#### Request A:
Select every line in the entries below that contains the word "further", and copy each of those lines.

#### Source text:
-- begin --
I already went through who deserves to start the all-star game earlier in the week, but let's take things one step further and fill out the entire 32-team rosters for each league. Obviously, you have to take into account the rule that each team must have at least one representative in the All-Star game. Yes, this is a dumb and outdated rule (my opinion: it should be required that the host team has somebody on the roster, but that's it), but it does make things a little more interesting for people like me who try to create the roster.
MLB hasn't released yet who the starters will be; for some reason, they're waiting to announce the entire team on a special show today on TBS that will attract probably 13 viewers (although I'll probably be among them). So, according to the most recent results (from a couple days before voting ended), here's what the starting lineup would look like:
C: Ivan Rodriguez
1B: David Ortiz
2B: Placido Polanco
3B: Alex Rodriguez
SS: Derek Jeter
OF: Vlad Guerrero
OF: Magglio Ordonez
OF: Ichiro Suzuki
Those could have changed by the end of the voting, though the only positions in which the voting was close were catcher and outfield. Anyways, that leaves 24 more spots to fill...
Step 1: Pick the best pitchers: Usually, teams will carry 11-12 pitchers on their ASG rosters. I'll leave a couple of those slots open, for now, but here are the pitchers who absolutely have to be on the all-star roster:
Dan Haren leads all of baseball with a 1.91 ERA; he's just been dominating. He's the starter for the AL. Johan Santana's record is only 9-6, but he's gotten no run support; his 2.76 ERA is third in the AL, and he's second in the league in strikeouts. You can't have an all-star team without Santana. (Here's a link to something I wrote on Santana yesterday.) Justin Verlander's 3.18 ERA is great, and his no-hitter was the pitching performance of the year so far. C.C. Sabathia leads the league in wins (12-2), and his 116:17 K/BB ratio is just insane. The Angels' John Lackey is often underrated, but he's got 10 wins and an ERA under three. And as far as relievers go...Seattle's J.J. Putz has a 0.95 ERA, a WHIP of 0.61, and is tied for the league lead with 23 saves. Francisco Rodriguez also has 23 saves; he's probably the best closer in all of baseball at this point. And the Twins' Pat Neshek is as dominating as a middle reliever can be; he has a 1.37 ERA and is holding opposing batters to a .124 batting average. That's eight pitchers; we'll fill out the rest later.
-- end --
#### Data to process:
-- begin --
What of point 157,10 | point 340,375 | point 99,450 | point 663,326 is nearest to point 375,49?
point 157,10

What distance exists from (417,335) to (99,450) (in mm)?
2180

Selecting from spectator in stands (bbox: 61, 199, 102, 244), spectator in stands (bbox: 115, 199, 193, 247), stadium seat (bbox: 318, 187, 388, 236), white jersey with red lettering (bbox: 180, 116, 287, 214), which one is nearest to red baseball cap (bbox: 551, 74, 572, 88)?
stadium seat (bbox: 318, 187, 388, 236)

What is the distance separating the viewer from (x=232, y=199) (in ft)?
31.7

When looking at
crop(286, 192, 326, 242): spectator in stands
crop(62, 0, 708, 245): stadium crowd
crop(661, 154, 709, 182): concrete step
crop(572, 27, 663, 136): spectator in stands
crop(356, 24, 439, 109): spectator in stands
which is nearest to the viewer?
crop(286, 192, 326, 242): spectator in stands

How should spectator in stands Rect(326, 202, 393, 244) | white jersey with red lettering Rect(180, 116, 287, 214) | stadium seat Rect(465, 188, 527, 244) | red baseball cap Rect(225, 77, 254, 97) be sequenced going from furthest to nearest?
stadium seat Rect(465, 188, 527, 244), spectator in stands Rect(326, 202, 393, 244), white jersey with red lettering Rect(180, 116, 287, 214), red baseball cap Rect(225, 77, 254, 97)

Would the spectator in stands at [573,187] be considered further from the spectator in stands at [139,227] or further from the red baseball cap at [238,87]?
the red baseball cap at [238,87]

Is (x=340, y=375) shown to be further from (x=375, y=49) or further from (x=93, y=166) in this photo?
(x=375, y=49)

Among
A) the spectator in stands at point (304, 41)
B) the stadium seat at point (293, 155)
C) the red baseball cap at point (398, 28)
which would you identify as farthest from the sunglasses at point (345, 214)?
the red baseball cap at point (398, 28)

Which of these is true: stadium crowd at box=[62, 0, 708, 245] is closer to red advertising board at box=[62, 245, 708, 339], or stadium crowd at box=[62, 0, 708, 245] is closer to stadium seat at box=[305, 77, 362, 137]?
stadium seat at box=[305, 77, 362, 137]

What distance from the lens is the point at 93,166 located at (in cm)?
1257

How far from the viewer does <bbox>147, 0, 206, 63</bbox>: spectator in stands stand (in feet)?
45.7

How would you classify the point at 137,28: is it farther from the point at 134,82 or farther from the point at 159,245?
-- end --
#### Request B:
Reproduce the all-star roster article above word for word, between "MLB hasn't released" and "spots to fill...", inclusive.

#### Complete answer A:
Would the spectator in stands at [573,187] be considered further from the spectator in stands at [139,227] or further from the red baseball cap at [238,87]?
Is (x=340, y=375) shown to be further from (x=375, y=49) or further from (x=93, y=166) in this photo?

#### Complete answer B:
MLB hasn't released yet who the starters will be; for some reason, they're waiting to announce the entire team on a special show today on TBS that will attract probably 13 viewers (although I'll probably be among them). So, according to the most recent results (from a couple days before voting ended), here's what the starting lineup would look like:
C: Ivan Rodriguez
1B: David Ortiz
2B: Placido Polanco
3B: Alex Rodriguez
SS: Derek Jeter
OF: Vlad Guerrero
OF: Magglio Ordonez
OF: Ichiro Suzuki
Those could have changed by the end of the voting, though the only positions in which the voting was close were catcher and outfield. Anyways, that leaves 24 more spots to fill...